* Extrait retenu
Pour l’instant, Fash et Clement répondent surtout à des commandes privées, mais la Inland pourrait devenir le symbole d’une nouvelle industrie en Afrique de l’Ouest : une bière artisanale qui offre aux fermiers locaux cultivant le sorgho, la possibilité de joindre les deux bouts.

Après une visite rapide de la brasserie, Clement me fait découvrir une très bonne stout qui dévoile des notes de banane plantain. Elle est plus douce – et plus adaptée au climat tropical du Ghana – qu’une Guinness Foreign Extra Stout, gamme produite à Lagos, au Nigéria, avec parfois du sorgho à la place de l’orge.

En 1986, le Nigéria avait temporairement interdit les importations de malt d’orge, obligeant ses brasseries à utiliser du sorgho et du maïs.

[Entrées de données recueillies]
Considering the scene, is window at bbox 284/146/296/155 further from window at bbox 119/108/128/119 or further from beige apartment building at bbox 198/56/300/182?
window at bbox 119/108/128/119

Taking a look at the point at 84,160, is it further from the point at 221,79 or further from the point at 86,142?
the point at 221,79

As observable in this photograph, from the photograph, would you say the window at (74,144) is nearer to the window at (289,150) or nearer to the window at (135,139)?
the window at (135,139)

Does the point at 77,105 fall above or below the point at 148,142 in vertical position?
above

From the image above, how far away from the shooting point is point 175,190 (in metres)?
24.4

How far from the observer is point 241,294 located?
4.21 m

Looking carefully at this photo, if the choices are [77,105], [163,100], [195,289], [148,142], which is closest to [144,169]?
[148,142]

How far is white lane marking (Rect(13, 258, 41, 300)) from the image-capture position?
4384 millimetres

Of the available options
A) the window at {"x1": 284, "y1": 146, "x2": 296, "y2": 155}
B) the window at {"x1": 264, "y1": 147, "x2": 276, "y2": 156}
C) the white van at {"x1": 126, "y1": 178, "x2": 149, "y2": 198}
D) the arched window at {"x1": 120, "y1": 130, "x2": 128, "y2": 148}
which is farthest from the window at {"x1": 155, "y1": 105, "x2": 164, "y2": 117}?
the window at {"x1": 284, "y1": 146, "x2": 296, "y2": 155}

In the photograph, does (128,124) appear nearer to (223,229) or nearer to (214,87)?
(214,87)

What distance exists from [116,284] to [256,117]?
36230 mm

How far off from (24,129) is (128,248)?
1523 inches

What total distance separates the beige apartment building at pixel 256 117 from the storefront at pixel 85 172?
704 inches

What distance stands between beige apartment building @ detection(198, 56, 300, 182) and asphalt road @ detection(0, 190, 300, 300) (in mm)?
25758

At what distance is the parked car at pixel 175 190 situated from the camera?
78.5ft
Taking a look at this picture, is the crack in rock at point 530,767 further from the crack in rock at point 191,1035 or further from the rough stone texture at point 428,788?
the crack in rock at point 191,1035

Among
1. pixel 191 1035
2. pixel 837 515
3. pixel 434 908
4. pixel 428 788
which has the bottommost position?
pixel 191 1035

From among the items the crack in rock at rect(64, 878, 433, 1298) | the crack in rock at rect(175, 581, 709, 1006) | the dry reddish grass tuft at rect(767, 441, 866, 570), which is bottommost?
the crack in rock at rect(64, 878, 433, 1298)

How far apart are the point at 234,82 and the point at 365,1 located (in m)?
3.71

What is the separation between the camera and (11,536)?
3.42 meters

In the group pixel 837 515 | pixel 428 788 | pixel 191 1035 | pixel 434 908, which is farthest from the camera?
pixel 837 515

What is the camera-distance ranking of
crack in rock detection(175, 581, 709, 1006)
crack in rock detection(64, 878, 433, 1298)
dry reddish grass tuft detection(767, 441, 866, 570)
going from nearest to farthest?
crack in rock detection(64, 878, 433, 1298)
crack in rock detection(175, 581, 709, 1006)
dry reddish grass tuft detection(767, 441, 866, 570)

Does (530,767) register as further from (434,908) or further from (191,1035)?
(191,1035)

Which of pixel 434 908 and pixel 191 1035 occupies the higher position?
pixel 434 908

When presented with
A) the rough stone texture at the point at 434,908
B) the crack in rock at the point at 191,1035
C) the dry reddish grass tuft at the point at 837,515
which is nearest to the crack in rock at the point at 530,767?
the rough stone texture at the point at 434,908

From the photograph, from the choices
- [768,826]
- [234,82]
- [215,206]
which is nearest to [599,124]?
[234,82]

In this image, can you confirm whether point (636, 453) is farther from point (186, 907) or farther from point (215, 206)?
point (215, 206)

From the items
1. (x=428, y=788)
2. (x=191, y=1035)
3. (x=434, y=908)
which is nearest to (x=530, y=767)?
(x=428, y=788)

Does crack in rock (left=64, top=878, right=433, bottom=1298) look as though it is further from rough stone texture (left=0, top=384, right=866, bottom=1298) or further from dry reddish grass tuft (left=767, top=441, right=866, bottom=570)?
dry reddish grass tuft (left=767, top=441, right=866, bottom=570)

* Série d'exercices
1: Reproduisez à l'identique, dans l'extrait sur la bière artisanale, le passage qui s'ouvre sur les mots contenant « Après une visite » et se clôt sur « et du maïs. ».
2: D'après l'extrait sur la bière artisanale, quelles notes révèle la stout que Clement fait découvrir ?
3: Rédigez la suite de l'extrait sur la bière artisanale au Ghana, en partant de sa dernière phrase.

* Réponses dans l'ordre
1:
Après une visite rapide de la brasserie, Clement me fait découvrir une très bonne stout qui dévoile des notes de banane plantain. Elle est plus douce – et plus adaptée au climat tropical du Ghana – qu’une Guinness Foreign Extra Stout, gamme produite à Lagos, au Nigéria, avec parfois du sorgho à la place de l’orge.

En 1986, le Nigéria avait temporairement interdit les importations de malt d’orge, obligeant ses brasseries à utiliser du sorgho et du maïs.

2: Des notes de banane plantain.

3:
« La mise en place de cette interdiction a bien embêté tout le monde », explique Alex Speers, directeur du Centre International de Brassage et Distillation (ICBD) de l’Université Heriot-Watt d’Édimbourg. « Il a fallu beaucoup de travail pour trouver une alternative convaincante. »

Clement a lui aussi galéré avant de créer ses propres bières. Il a pris la peine de tester soixante-dix variétés de sorgho avant de sélectionner la douzaine qu’il utilise à présent pour le brassage. Tout cela n’aurait pas été possible sans un financement de l’ONU – Clement fait partie d’un projet de recherches mené par l’Institut de Recherches Alimentaires du gouvernement ghanéen.

Avant que le réseau électrique ghanéen ne soit entièrement stabilisé cette année, il n’était pas le plus fiable et les pannes de courant étaient légion. Comme Clément ne pouvait pas faire confiance à cette source d’énergie pour maintenir sa bière à la température désirée, il a décidé de faire brûler les cosses des fruits de palmier comme source de combustible.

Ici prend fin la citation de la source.